11. Males and females look the same

Unlike a species such as the Northern Cardinal, where males and females are visibly quite different, Mourning Doves of both sexes have the same plumage. They have a pale gray body with peach-toned underparts, black spotting on the wings and pink legs.

Males are a little bit larger than females, with slightly pinker breasts and brighter heads. But those differences are subtle and you’d have to look pretty close to notice them.  

12. They nest in a variety of places

Mourning Doves can nest in a variety of locations, often based on what part of the country they are in. For example, in the west they often nest on the ground, while in the east they choose to nest more often in trees or shrubs. In the desert, they may even nest in the crook of a cactus. They aren’t bothered by nesting near humans, and will often end up in gutters, eaves, and planters around the house. 

Mourning Dove sitting on a nest in a cactus
Mourning Dove nesting in a cactus | image by Katja Schulz via Flickr | CC BY 2.0

13. Mating For Life

For the most part, mourning doves mate for life. Once a male and female have paired off, they tend to stay with each other unless something happens to one of them.

The male seeks possible nesting sites and the female will have the final decision. He will bring the nesting materials, such as pine needles and twigs, to the female and she will use them to build the nest. Often, nests are pretty flimsy looking and don’t have much insulation or lining. 

A female mourning dove will only lay two eggs at a time, but she can do so multiple times each mating season. By the end of the season, female mourning doves can lay up to 12 eggs. 

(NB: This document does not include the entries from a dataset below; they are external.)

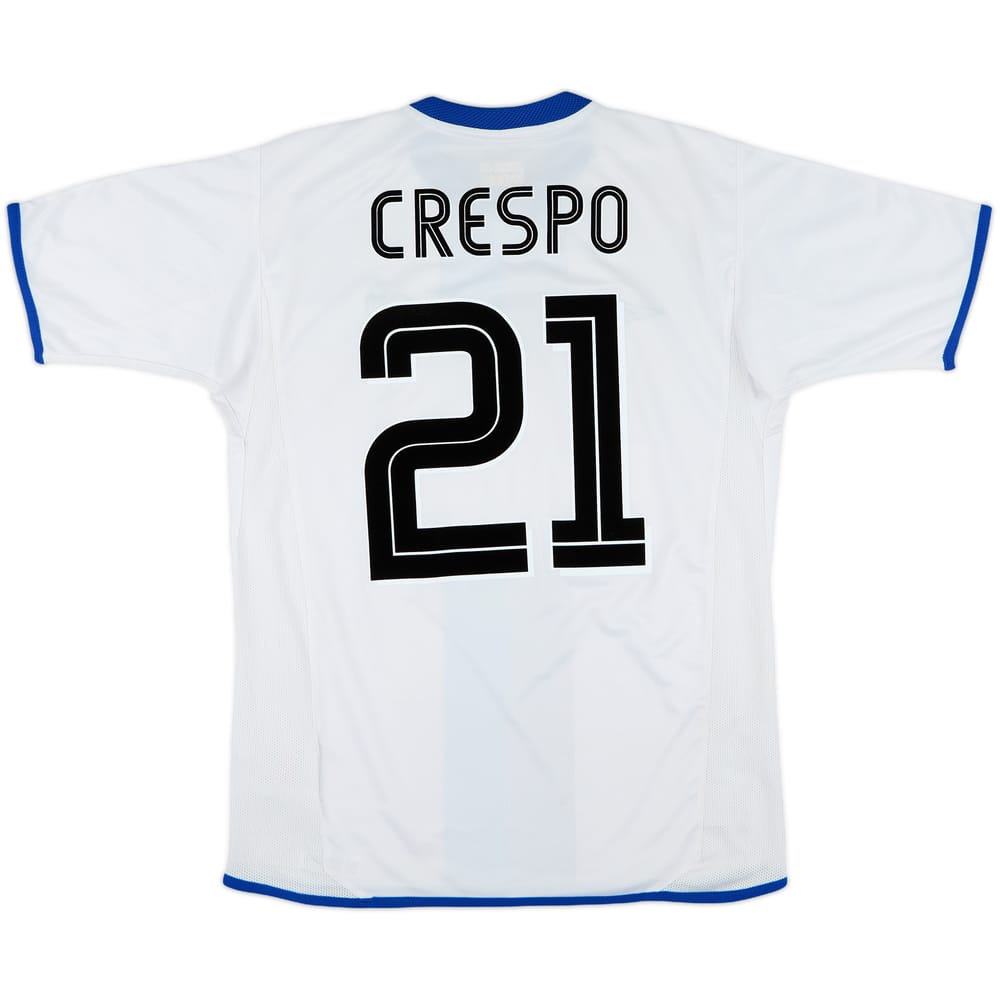 2003-05 Chelsea Away Shirt Crespo #21 - 6/10 - (S)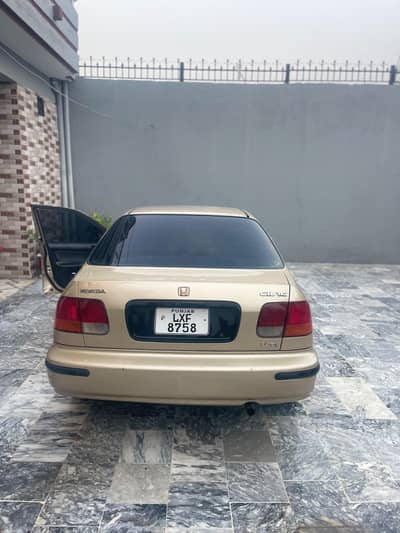 Honda Civic EXi 1998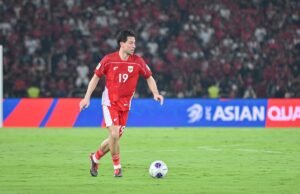 Persib Bandung Resmi Gaet Thom Haye dan Federico Barba, Gebrakan Diumumkan Lewat TVRI Jabar Aksi gelandang Timnas Indonesia Thom Haye saat mengalahkan Bahrain di ronde ketiga Kualifikasi Piala Dunia 2026 Zona Asia, Semasa (25/3/2025) di Stadion Gelora Bung Karno, Senayan Jakarta.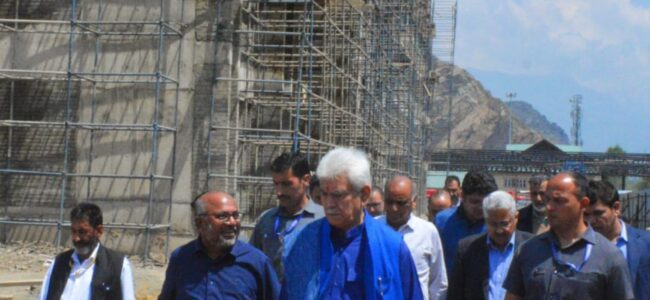 Lt Governor conducts on-site inspection of SASB’s Office & Yatri Niwas at Pantha Chowk Lt Governor conducts on-site inspection of SASB’s Office & Yatri Niwas at Pantha Chowk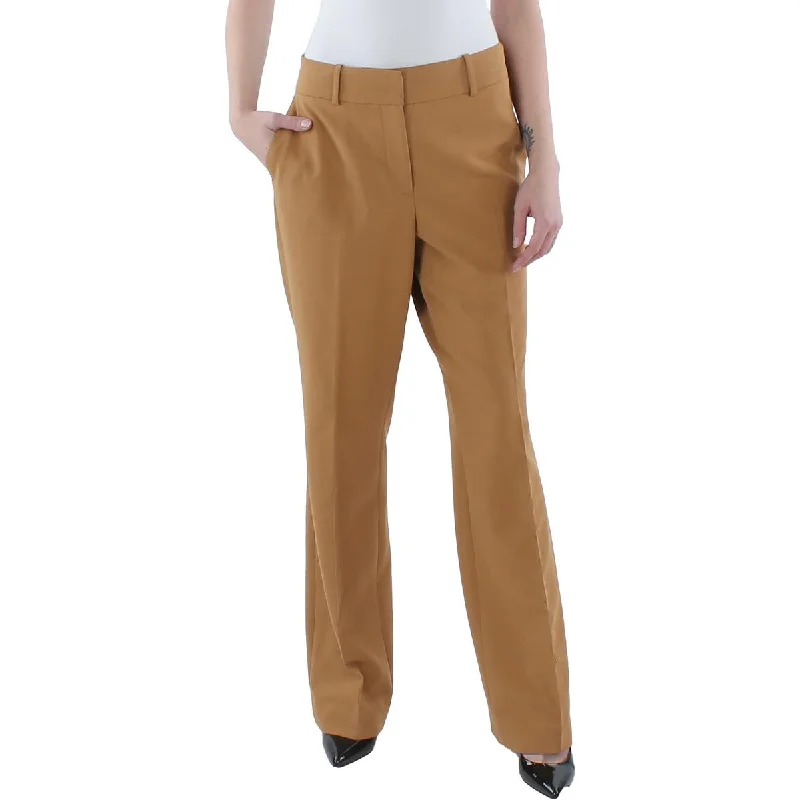 Tommy Hilfiger Womens Sutton Slim Full Length Bootcut Pants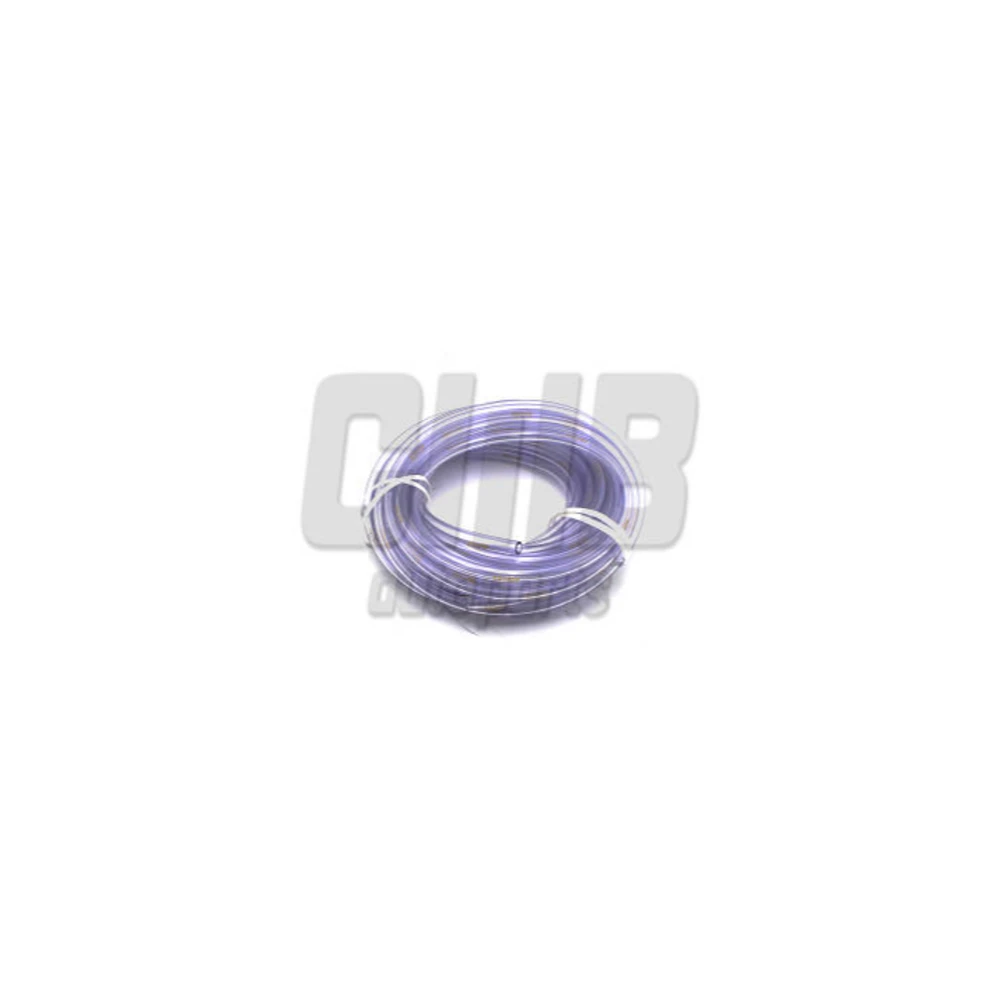 MANGUEIRA COMBUSTIVEL CRISTAL BRANCA 5MM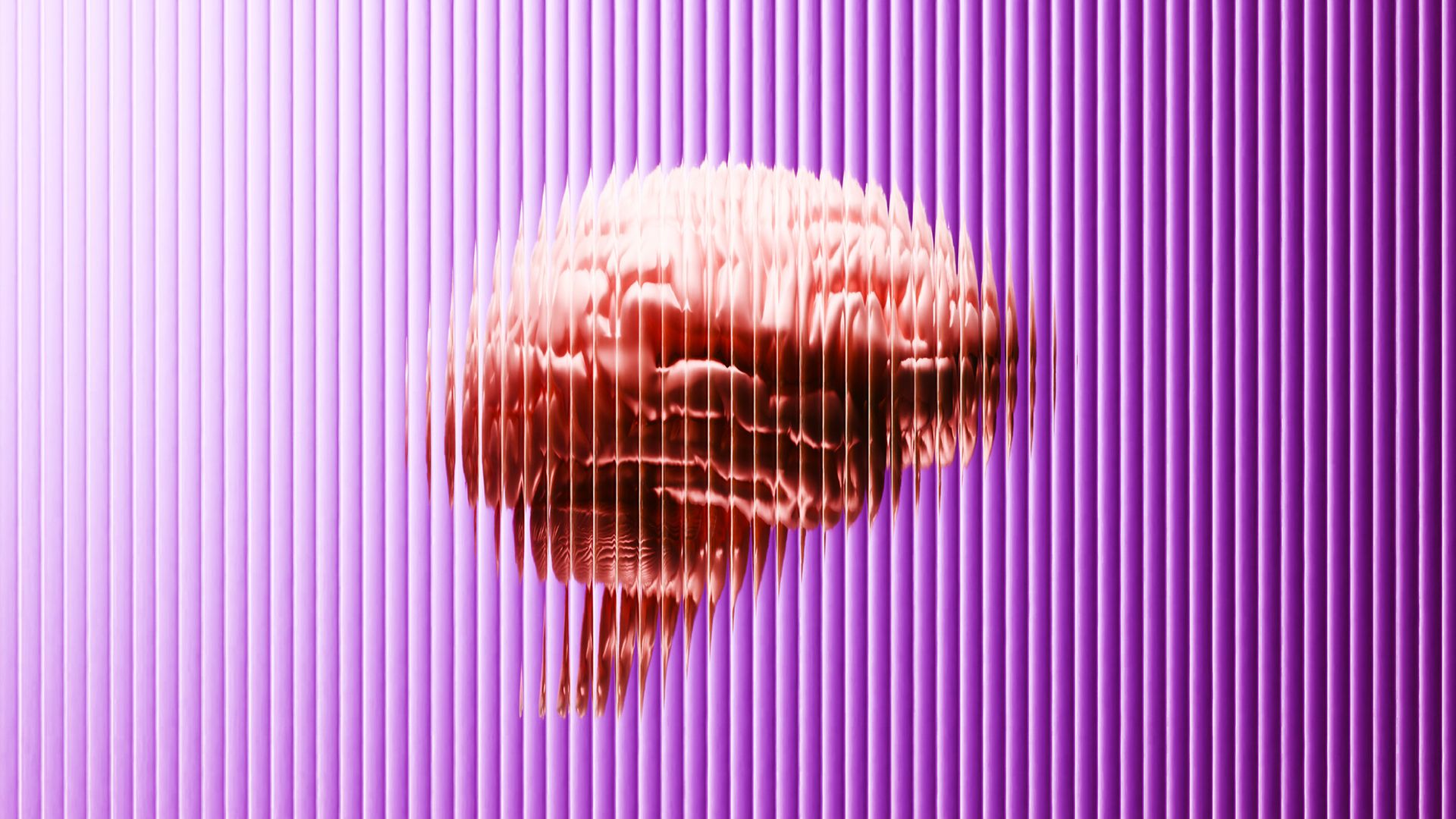 Ultrasound waves that jiggle deep brain structures may relieve delusions in schizophrenia, small trial hints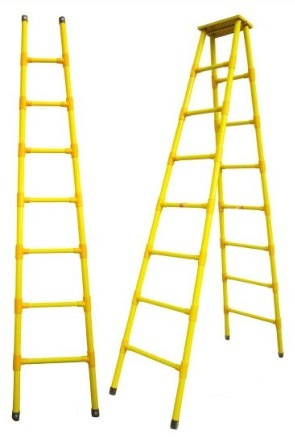 Circular Pipe Insulation Ladder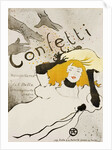 Confetti by Henri de Toulouse-Lautrec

14. Both sexes share incubation duty

Males and females trade off incubating the eggs. Those who have watched the nests closely have noted that females tend to take the early morning, evening and night shift while males cover late morning to mid-afternoon. 

15. They engage in pair-bonding rituals

Male-female pairs of Mourning Doves will preen each others neck feathers as part of a bonding ritual. This will progress to bobbing their heads up and down in sync while grasping each others beaks. 

16. Their wings make a sound when they take off

If you’ve spent any time around Mourning Doves you may have noticed that every time they take off from the ground, they make a whistling or “whinny” noise. This sound doesn’t come from their throat, but from their wing feathers. It has been theorized that the doves use this as a built-in alarm system, spooking nearby predators and warning nearby birds. 

17 . They nurse their young

Mourning Doves are fascinating in many ways, but particularly in how they care for their young. After the chicks, known as squabs, hatch, both parents take turns feeding them a unique, nutrient-rich substance called crop milk. This milk is produced in the lining of the parents’ crops, an expandable part of their esophagus.

Crop milk is high in fats and proteins, needed for the rapid growth of the chicks. Immediately after hatching, both mother and father taking equal responsibility in nursing their young. For the first few days, the squabs rely exclusively on crop milk for survival.

As the squabs grow, the parents gradually introduce small amounts of seeds into their diet, transitioning them from the nutrient-rich milk to solid food. This introduction usually begins around the third or fourth day after hatching. By the time the squabs are about a week old, their diet is primarily composed of seeds, although they still receive some crop milk until they are weaned. The weaning process is typically complete by the time the chicks are two weeks old, when they are ready to leave the nest.